Text:
Klobuchar to Reintroduce NG-911 Legislation

Courtesy: TR Daily

Sen. Amy Klobuchar (D., Minn.) has announced that she plans to reintroduce next-generation 911 (NG-911) legislation in the Senate and said she hopes it will be included in an infrastructure package that moves in that chamber. The legislation would establish a federal grant program, she noted.

In pre-taped remarks for a virtual awards ceremony organized by the Next Generation 911 Institute in conjunction with NENA’s virtual 911 Goes to Washington event, Sen. Klobuchar said she would reintroduce the NG-911 bill with Sen. Catherine Cortez Masto (D., Nev.).

Ms. Klobuchar, a Senate co-chair of the Congressional Next-Gen 9-1-1 Caucus, said that provisions of NG-911 legislation she introduced in the 116th Congress were included in House infrastructure bill that passed the House last summer (TR Daily, July 1, 2020).

The senator’s office did not reply to a question today on when Sen. Klobuchar planned to reintroduce the legislation.

In other remarks, Rep. Cathy McMorris Rodgers (R., Wash.), ranking member of the House Energy and Commerce Committee, said she wants to work with her colleagues on bipartisan NG-911 legislation. She also noted that Congress has directed the FCC to address the diversion by states of 911 fees for other purposes.

Also, Rep. Richard Hudson (R., N.C.), a House co-chair of the Congressional Next-Gen 9-1-1 Caucus, said NG-911 issues are traditionally bipartisan.

Meanwhile, NENA and National Association of 911 Administrators (NASNA) officials who spoke at the  911 event reiterated their call for Congress to make what they suggested are minor changes to NG-911 provisions in the Leading Infrastructure For Tomorrow’s America (LIFT America) Act. The Industry Council for Emergency Response Technologies (iCERT) also expressed support for changes to the bill.

The LIFT America Act, which was introduced by the 32 Democrats on the House Energy and Commerce Committee (TR Daily, March 11), includes $15 billion for grants to fund NG-911 deployment.

Data rows:
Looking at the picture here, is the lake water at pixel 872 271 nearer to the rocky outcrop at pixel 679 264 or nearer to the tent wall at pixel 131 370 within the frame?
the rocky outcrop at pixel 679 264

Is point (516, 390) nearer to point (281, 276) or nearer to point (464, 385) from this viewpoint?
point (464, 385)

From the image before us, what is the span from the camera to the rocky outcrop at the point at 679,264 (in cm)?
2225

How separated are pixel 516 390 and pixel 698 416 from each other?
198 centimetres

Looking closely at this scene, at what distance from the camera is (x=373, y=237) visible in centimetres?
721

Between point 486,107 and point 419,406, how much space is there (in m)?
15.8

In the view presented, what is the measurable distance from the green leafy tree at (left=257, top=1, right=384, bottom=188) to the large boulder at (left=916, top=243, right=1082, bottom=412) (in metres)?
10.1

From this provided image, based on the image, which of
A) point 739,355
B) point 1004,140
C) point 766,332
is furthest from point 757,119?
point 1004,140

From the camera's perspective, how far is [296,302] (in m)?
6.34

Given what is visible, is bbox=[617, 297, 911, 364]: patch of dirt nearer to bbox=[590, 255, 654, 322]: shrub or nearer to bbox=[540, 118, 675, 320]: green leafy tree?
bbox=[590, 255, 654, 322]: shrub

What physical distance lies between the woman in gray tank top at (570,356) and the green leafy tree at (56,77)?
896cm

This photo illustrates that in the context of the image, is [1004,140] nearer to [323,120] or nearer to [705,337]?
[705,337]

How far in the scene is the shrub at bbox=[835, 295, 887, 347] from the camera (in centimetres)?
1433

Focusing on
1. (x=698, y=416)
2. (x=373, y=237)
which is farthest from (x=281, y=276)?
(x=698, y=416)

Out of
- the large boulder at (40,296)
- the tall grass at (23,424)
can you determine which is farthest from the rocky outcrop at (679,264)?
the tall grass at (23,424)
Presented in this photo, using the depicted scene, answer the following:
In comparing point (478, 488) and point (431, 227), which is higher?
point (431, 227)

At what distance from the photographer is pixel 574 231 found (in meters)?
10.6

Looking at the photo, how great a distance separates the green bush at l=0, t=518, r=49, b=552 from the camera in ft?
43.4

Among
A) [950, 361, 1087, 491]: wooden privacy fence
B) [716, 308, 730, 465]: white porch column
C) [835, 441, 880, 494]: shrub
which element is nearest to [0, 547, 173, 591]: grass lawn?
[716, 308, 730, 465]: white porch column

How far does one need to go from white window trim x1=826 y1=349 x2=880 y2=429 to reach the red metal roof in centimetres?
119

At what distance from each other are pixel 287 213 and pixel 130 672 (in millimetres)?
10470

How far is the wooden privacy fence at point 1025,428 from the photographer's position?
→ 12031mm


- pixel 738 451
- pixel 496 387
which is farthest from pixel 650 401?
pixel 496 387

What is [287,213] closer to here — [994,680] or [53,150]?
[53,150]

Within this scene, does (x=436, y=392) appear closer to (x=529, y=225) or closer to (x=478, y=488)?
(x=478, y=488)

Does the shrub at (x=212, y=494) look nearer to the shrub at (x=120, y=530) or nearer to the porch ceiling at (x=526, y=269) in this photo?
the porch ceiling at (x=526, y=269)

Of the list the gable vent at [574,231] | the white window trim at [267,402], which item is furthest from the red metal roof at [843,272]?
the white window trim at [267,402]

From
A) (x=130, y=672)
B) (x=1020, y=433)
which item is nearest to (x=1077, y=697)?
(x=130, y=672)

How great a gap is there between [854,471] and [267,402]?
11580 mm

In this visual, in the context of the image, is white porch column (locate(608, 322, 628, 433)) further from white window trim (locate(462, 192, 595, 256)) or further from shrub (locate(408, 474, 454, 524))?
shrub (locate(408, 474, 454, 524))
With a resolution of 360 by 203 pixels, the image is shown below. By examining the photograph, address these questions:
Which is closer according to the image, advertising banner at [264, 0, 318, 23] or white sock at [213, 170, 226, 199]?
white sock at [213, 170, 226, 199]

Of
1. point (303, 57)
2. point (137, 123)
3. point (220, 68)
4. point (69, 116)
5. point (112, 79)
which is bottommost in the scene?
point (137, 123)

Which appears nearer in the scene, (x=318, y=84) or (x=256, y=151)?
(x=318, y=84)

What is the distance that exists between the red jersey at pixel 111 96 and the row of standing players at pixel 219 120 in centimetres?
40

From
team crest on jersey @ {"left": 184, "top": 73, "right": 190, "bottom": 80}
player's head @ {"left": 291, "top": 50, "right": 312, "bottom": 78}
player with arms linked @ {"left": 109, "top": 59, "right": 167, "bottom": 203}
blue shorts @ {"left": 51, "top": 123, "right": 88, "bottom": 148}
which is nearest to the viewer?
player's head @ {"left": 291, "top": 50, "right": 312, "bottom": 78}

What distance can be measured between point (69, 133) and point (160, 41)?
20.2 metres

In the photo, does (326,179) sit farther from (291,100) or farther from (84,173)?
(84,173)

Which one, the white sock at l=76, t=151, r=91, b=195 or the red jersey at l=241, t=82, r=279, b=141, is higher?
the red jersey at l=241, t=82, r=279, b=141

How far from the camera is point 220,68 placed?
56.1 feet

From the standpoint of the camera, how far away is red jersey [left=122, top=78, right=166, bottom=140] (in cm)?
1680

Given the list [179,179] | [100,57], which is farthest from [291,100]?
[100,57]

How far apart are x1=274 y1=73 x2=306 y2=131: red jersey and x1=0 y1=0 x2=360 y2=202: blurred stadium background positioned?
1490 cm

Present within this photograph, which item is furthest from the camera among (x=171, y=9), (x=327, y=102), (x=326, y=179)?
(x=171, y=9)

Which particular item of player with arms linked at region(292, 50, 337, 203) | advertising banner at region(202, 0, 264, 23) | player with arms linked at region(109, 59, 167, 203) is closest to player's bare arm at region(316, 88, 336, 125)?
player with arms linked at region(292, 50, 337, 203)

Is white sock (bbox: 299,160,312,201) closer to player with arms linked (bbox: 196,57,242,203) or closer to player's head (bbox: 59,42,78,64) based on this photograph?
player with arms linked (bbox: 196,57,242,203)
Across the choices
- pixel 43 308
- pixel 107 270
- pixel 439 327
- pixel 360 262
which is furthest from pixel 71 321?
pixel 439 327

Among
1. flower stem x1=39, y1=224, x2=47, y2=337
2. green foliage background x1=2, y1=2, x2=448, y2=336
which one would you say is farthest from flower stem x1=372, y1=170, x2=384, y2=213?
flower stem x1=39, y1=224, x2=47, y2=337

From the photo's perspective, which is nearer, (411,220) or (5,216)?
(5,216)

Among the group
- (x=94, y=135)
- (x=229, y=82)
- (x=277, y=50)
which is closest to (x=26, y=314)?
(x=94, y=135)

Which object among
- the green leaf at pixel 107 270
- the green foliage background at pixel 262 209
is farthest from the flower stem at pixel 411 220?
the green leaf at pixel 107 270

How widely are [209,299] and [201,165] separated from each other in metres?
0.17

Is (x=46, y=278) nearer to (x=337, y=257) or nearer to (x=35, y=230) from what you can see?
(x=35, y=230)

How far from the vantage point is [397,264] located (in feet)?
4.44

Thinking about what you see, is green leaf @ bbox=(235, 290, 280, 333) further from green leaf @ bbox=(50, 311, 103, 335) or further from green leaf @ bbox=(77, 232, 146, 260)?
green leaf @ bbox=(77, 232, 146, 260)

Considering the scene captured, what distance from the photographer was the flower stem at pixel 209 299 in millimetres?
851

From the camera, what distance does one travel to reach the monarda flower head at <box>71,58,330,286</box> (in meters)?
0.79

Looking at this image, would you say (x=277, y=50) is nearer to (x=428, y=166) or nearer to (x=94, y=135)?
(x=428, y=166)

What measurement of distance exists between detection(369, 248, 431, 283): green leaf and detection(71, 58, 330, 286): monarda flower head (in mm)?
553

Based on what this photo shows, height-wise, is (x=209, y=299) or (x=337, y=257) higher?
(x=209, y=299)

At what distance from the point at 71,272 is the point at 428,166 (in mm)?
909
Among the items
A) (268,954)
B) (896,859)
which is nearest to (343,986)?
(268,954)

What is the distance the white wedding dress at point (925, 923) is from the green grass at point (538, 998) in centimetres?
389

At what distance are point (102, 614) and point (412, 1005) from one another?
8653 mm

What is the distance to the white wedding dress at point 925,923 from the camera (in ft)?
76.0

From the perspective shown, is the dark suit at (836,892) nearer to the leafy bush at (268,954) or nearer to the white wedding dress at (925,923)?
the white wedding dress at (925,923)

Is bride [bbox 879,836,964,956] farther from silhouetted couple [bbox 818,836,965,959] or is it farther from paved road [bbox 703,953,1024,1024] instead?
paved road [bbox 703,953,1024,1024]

Goals:
A - List every member of Congress named in the NG-911 legislation article.
B - Carry on the NG-911 legislation article past its final sentence.

Answers per task:
A -
- Sen. Amy Klobuchar (D., Minn.)
- Sen. Catherine Cortez Masto (D., Nev.)
- Rep. Cathy McMorris Rodgers (R., Wash.)
- Rep. Richard Hudson (R., N.C.)

B -
NENA Chief Executive Officer Brian Fontes said he wants to “set the record straight” on comments by “another organization” that he said “has mischaracterized NENA as opposing the legislation. That is clearly not the case. We do, however, support improving the language in a few areas of the statute.”

“We do believe they’re easy fixes, and we hope that those fixes will be made,” Mr. Fontes said, adding that “through these changes, we are convinced that the grant program will be more efficient, effective, and achievable in a timely manner.”

Mr. Fontes had no comment in response to a TR Daily question via e-mail about whether he was referring to the Association of Public-Safety Communications Officials-International, which has noted concerns that NENA and NASNA have with the bill and said that complaints about the legislation “are based either on misrepresentations of the bill language or just plain misinformation” (TR Daily, March 31). APCO is one of eight major public safety groups lobbying for the bill as part of the Public Safety Next Generation 9-1-1- Coalition.

Dan Henry, NENA’s regulatory counsel and director-government affairs, said that the group’s top priority concerning the legislation is modifying the definition of “commonly accepted standards,” which he said could exclude NENA’s i3 standard.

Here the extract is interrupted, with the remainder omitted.